### TASK INPUT
# # #
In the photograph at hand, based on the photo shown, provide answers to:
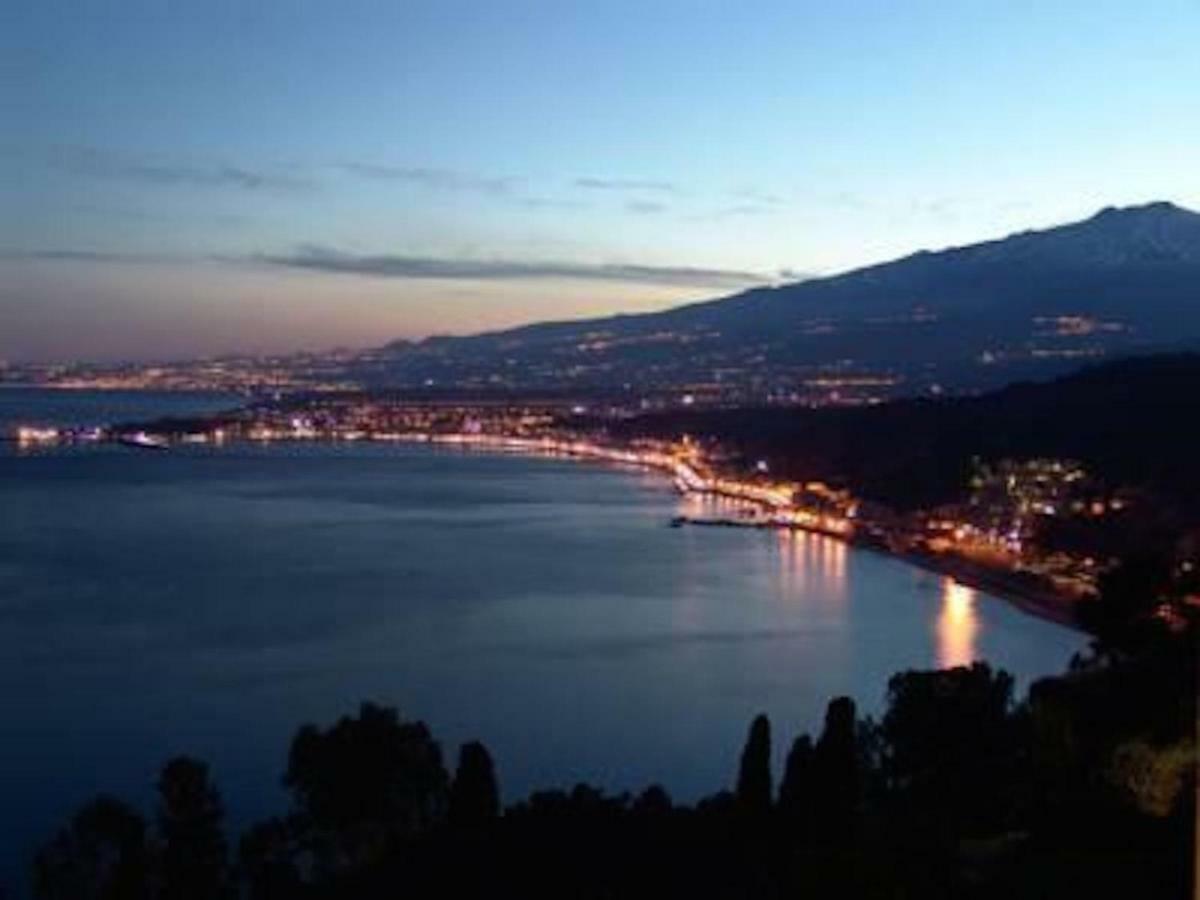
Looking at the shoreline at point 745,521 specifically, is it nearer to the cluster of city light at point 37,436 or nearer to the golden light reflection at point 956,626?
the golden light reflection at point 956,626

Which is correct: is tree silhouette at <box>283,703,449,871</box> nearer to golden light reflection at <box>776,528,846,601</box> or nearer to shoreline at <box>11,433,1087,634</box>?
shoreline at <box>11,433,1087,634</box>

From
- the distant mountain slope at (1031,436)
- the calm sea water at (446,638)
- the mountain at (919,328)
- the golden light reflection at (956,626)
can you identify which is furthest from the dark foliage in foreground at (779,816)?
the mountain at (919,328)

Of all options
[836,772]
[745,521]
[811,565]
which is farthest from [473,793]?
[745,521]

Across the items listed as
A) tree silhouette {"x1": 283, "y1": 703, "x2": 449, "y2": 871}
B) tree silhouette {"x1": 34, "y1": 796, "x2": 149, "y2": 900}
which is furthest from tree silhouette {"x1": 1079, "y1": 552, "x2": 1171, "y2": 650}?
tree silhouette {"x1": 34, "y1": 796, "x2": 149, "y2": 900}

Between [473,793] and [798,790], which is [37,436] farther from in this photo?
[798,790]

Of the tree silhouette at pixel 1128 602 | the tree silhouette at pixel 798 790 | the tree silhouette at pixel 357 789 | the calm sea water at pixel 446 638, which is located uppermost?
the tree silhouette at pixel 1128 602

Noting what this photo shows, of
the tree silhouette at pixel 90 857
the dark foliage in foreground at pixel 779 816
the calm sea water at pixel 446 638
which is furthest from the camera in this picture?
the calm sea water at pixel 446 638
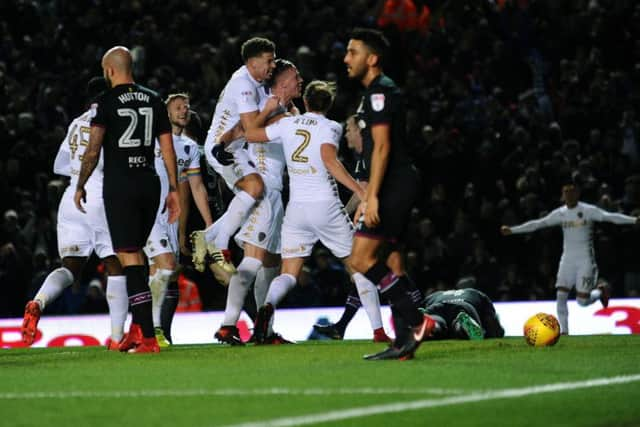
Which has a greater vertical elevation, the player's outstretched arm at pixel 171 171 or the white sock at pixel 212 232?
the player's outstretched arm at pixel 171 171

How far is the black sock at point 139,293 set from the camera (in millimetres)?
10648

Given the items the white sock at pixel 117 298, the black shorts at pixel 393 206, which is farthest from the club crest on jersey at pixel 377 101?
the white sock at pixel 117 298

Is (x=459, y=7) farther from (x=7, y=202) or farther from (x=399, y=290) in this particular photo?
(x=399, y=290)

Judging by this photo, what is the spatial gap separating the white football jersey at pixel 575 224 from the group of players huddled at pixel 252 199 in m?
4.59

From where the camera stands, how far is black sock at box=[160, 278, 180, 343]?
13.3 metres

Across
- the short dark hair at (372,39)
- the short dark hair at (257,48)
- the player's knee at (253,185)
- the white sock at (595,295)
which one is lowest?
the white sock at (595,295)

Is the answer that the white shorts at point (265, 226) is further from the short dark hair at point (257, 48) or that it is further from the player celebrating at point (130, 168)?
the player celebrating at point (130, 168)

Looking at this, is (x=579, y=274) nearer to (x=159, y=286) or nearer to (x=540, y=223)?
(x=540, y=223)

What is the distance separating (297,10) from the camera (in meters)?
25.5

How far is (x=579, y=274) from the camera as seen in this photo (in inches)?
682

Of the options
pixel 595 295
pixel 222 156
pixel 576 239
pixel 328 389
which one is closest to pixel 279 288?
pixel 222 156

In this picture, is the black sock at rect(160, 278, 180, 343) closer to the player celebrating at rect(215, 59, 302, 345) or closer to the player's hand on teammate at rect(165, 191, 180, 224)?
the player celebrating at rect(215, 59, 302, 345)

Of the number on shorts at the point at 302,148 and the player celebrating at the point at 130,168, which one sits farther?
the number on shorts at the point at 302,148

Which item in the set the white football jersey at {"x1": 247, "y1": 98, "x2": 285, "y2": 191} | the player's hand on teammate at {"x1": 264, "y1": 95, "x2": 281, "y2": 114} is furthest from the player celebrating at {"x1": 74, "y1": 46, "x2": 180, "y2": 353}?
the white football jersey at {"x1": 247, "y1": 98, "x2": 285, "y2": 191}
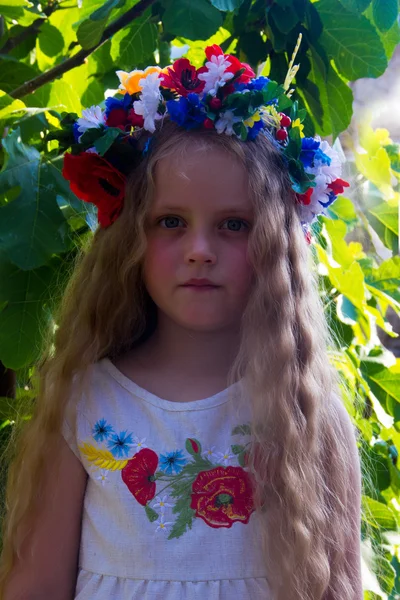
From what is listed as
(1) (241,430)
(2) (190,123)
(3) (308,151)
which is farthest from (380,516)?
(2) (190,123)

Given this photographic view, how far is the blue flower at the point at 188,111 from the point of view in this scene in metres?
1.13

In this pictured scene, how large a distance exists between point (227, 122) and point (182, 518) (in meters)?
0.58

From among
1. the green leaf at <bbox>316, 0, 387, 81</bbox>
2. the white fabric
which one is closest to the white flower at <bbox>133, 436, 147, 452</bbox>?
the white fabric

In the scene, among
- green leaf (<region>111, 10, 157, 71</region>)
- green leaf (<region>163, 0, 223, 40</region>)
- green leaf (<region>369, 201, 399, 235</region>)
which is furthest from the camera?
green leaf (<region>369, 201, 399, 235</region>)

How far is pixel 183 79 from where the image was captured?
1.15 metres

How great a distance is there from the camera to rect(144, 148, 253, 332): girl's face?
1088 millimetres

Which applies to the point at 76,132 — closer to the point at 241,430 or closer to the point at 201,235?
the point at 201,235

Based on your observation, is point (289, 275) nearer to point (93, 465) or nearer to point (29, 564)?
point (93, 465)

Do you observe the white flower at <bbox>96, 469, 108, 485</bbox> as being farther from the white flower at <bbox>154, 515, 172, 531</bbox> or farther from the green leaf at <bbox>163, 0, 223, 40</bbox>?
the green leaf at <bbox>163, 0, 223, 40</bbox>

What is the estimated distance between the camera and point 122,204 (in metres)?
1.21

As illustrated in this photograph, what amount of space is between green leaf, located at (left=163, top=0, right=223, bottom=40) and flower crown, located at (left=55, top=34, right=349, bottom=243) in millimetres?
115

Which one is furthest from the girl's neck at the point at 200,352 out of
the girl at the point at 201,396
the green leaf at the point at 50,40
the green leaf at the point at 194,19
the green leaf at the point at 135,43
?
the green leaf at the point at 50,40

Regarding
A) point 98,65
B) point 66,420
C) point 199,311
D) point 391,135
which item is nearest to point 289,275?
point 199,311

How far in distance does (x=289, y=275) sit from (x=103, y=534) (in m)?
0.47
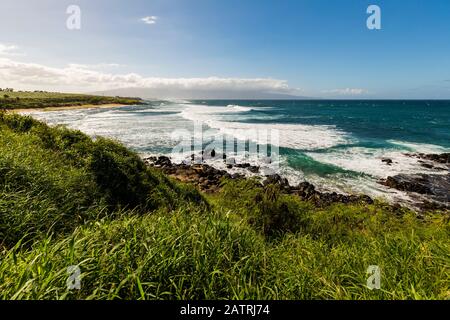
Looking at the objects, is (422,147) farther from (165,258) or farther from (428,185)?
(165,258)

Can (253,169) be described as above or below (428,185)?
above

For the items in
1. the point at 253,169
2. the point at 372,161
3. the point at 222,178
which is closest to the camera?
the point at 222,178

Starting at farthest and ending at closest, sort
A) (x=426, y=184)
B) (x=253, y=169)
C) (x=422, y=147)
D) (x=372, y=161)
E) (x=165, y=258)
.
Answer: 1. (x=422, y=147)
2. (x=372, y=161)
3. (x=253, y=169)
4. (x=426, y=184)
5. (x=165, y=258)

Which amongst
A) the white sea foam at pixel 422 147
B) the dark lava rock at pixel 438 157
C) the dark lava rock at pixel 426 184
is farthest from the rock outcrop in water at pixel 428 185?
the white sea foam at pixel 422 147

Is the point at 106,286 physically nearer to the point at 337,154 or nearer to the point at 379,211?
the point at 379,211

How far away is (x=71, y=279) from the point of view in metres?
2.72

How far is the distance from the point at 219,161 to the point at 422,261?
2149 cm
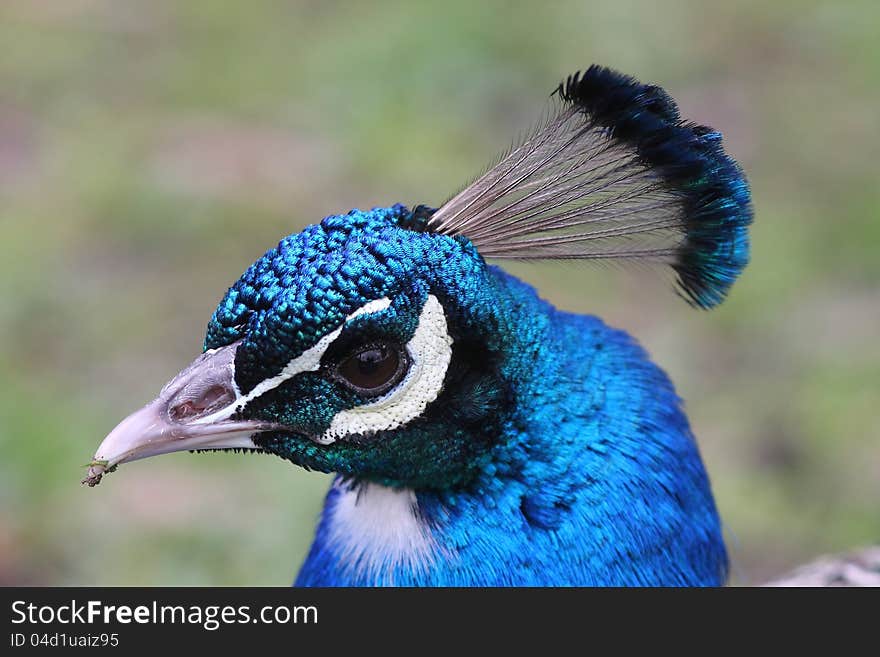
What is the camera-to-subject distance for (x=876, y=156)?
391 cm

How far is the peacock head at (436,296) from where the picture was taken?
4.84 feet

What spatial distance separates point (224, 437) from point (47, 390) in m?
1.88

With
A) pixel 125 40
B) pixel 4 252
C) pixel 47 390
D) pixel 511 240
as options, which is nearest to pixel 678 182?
# # #
### WRITTEN PROBLEM
Render every line of the rows above as a JSON list of strings, one string per line, with blank lines omitted. Leave the pictures out.

### FINISHED ANSWER
[
  "In the photograph at hand, based on the photo shown, provide answers to:",
  "Looking at the shoreline at point 745,521 specifically, is it nearer to the cluster of city light at point 37,436 or nearer to the golden light reflection at point 956,626?",
  "the golden light reflection at point 956,626",
  "Which is correct: is tree silhouette at <box>283,703,449,871</box> nearer to golden light reflection at <box>776,528,846,601</box> or nearer to shoreline at <box>11,433,1087,634</box>?",
  "shoreline at <box>11,433,1087,634</box>",
  "From",
  "- the distant mountain slope at (1031,436)",
  "- the calm sea water at (446,638)",
  "- the mountain at (919,328)",
  "- the golden light reflection at (956,626)",
  "can you identify which is furthest from the dark foliage in foreground at (779,816)?",
  "the mountain at (919,328)",
  "Of all options",
  "[836,772]",
  "[745,521]",
  "[811,565]",
  "which is farthest from [473,793]?",
  "[745,521]",
  "Across the items listed as",
  "A) tree silhouette {\"x1\": 283, \"y1\": 703, \"x2\": 449, \"y2\": 871}",
  "B) tree silhouette {\"x1\": 34, \"y1\": 796, \"x2\": 149, \"y2\": 900}",
  "which is furthest from tree silhouette {\"x1\": 1079, \"y1\": 552, \"x2\": 1171, \"y2\": 650}?",
  "tree silhouette {\"x1\": 34, \"y1\": 796, \"x2\": 149, \"y2\": 900}",
  "Between [473,793] and [798,790], which is [37,436] farther from in this photo?",
  "[798,790]",
  "Of the tree silhouette at pixel 1128 602 | the tree silhouette at pixel 798 790 | the tree silhouette at pixel 357 789 | the calm sea water at pixel 446 638, which is located uppermost?",
  "the tree silhouette at pixel 1128 602",
  "Noting what this photo shows, of",
  "the tree silhouette at pixel 90 857",
  "the dark foliage in foreground at pixel 779 816",
  "the calm sea water at pixel 446 638",
  "which is furthest from the camera in this picture?",
  "the calm sea water at pixel 446 638",
  "Which has a greater vertical elevation, the player's outstretched arm at pixel 171 171 or the white sock at pixel 212 232?",
  "the player's outstretched arm at pixel 171 171",
  "How far is the black sock at point 139,293 set from the camera (in millimetres)?",
  "10648",
  "Given the items the white sock at pixel 117 298, the black shorts at pixel 393 206, which is farthest from the club crest on jersey at pixel 377 101?",
  "the white sock at pixel 117 298",
  "Is (x=459, y=7) farther from (x=7, y=202) or farther from (x=399, y=290) in this particular photo?",
  "(x=399, y=290)",
  "Judging by this photo, what is the spatial gap separating the white football jersey at pixel 575 224 from the group of players huddled at pixel 252 199 in m?",
  "4.59",
  "From where the camera stands, how far is black sock at box=[160, 278, 180, 343]?",
  "13.3 metres",
  "Across",
  "- the short dark hair at (372,39)",
  "- the short dark hair at (257,48)",
  "- the player's knee at (253,185)",
  "- the white sock at (595,295)",
  "which one is lowest?",
  "the white sock at (595,295)",
  "Is the answer that the white shorts at point (265, 226) is further from the short dark hair at point (257, 48) or that it is further from the player celebrating at point (130, 168)?",
  "the player celebrating at point (130, 168)",
  "Looking at this, is (x=579, y=274) nearer to (x=159, y=286) or nearer to (x=540, y=223)?",
  "(x=540, y=223)",
  "What is the distance separating (297,10) from the camera (in meters)?",
  "25.5",
  "How far is (x=579, y=274) from the camera as seen in this photo (in inches)?",
  "682",
  "Of the options",
  "pixel 595 295",
  "pixel 222 156",
  "pixel 576 239",
  "pixel 328 389",
  "which one is closest to pixel 279 288?",
  "pixel 222 156",
  "In this picture, is the black sock at rect(160, 278, 180, 343) closer to the player celebrating at rect(215, 59, 302, 345) or closer to the player's hand on teammate at rect(165, 191, 180, 224)?",
  "the player celebrating at rect(215, 59, 302, 345)",
  "Of the number on shorts at the point at 302,148 and the player celebrating at the point at 130,168, which one sits farther?",
  "the number on shorts at the point at 302,148",
  "Which item in the set the white football jersey at {\"x1\": 247, \"y1\": 98, \"x2\": 285, \"y2\": 191} | the player's hand on teammate at {\"x1\": 264, \"y1\": 95, \"x2\": 281, \"y2\": 114} is furthest from the player celebrating at {\"x1\": 74, \"y1\": 46, \"x2\": 180, \"y2\": 353}?",
  "the white football jersey at {\"x1\": 247, \"y1\": 98, \"x2\": 285, \"y2\": 191}",
  "From what is listed as",
  "(1) (241,430)",
  "(2) (190,123)",
  "(3) (308,151)",
  "which is farthest from (380,516)?",
  "(2) (190,123)",
  "Given this photographic view, how far is the blue flower at the point at 188,111 from the point of view in this scene in metres?",
  "1.13",
  "In this pictured scene, how large a distance exists between point (227, 122) and point (182, 518) (in meters)?",
  "0.58",
  "From among",
  "1. the green leaf at <bbox>316, 0, 387, 81</bbox>",
  "2. the white fabric",
  "which one is closest to the white flower at <bbox>133, 436, 147, 452</bbox>?",
  "the white fabric",
  "In the scene, among",
  "- green leaf (<region>111, 10, 157, 71</region>)",
  "- green leaf (<region>163, 0, 223, 40</region>)",
  "- green leaf (<region>369, 201, 399, 235</region>)",
  "which is furthest from the camera?",
  "green leaf (<region>369, 201, 399, 235</region>)",
  "How far is pixel 183 79 from where the image was captured?",
  "1.15 metres",
  "How great a distance is there from the camera to rect(144, 148, 253, 332): girl's face?",
  "1088 millimetres",
  "Which applies to the point at 76,132 — closer to the point at 241,430 or closer to the point at 201,235?",
  "the point at 201,235",
  "Based on your observation, is point (289, 275) nearer to point (93, 465) or nearer to point (29, 564)?",
  "point (93, 465)",
  "Do you observe the white flower at <bbox>96, 469, 108, 485</bbox> as being farther from the white flower at <bbox>154, 515, 172, 531</bbox> or farther from the green leaf at <bbox>163, 0, 223, 40</bbox>?",
  "the green leaf at <bbox>163, 0, 223, 40</bbox>",
  "What is the estimated distance between the camera and point 122,204 (in metres)?",
  "1.21",
  "As illustrated in this photograph, what amount of space is between green leaf, located at (left=163, top=0, right=223, bottom=40) and flower crown, located at (left=55, top=34, right=349, bottom=243) in millimetres?",
  "115",
  "Which one is furthest from the girl's neck at the point at 200,352 out of",
  "the girl at the point at 201,396",
  "the green leaf at the point at 50,40",
  "the green leaf at the point at 194,19",
  "the green leaf at the point at 135,43",
  "?",
  "the green leaf at the point at 50,40",
  "Regarding",
  "A) point 98,65",
  "B) point 66,420",
  "C) point 199,311",
  "D) point 391,135",
  "which item is nearest to point 289,275?",
  "point 199,311",
  "How far in distance does (x=289, y=275) sit from (x=103, y=534) (in m)?",
  "0.47",
  "Looking at the objects, is (422,147) farther from (165,258) or farther from (428,185)?",
  "(165,258)",
  "Can (253,169) be described as above or below (428,185)?",
  "above",
  "For the items in",
  "1. the point at 253,169",
  "2. the point at 372,161",
  "3. the point at 222,178",
  "which is closest to the camera?",
  "the point at 222,178",
  "Starting at farthest and ending at closest, sort",
  "A) (x=426, y=184)",
  "B) (x=253, y=169)",
  "C) (x=422, y=147)",
  "D) (x=372, y=161)",
  "E) (x=165, y=258)",
  ".",
  "Answer: 1. (x=422, y=147)",
  "2. (x=372, y=161)",
  "3. (x=253, y=169)",
  "4. (x=426, y=184)",
  "5. (x=165, y=258)",
  "Which amongst",
  "A) the white sea foam at pixel 422 147",
  "B) the dark lava rock at pixel 438 157",
  "C) the dark lava rock at pixel 426 184",
  "is farthest from the rock outcrop in water at pixel 428 185?",
  "the white sea foam at pixel 422 147",
  "Is the point at 106,286 physically nearer to the point at 337,154 or nearer to the point at 379,211?",
  "the point at 379,211",
  "How far away is (x=71, y=279) from the point of view in metres?",
  "2.72",
  "How far is the distance from the point at 219,161 to the point at 422,261?",
  "2149 cm",
  "What is the camera-to-subject distance for (x=876, y=156)?",
  "391 cm",
  "How far is the peacock head at (436,296) from where the picture was taken?",
  "4.84 feet",
  "What spatial distance separates point (224, 437) from point (47, 390) in m?",
  "1.88",
  "With",
  "A) pixel 125 40",
  "B) pixel 4 252",
  "C) pixel 47 390",
  "D) pixel 511 240",
  "as options, which is nearest to pixel 678 182?"
]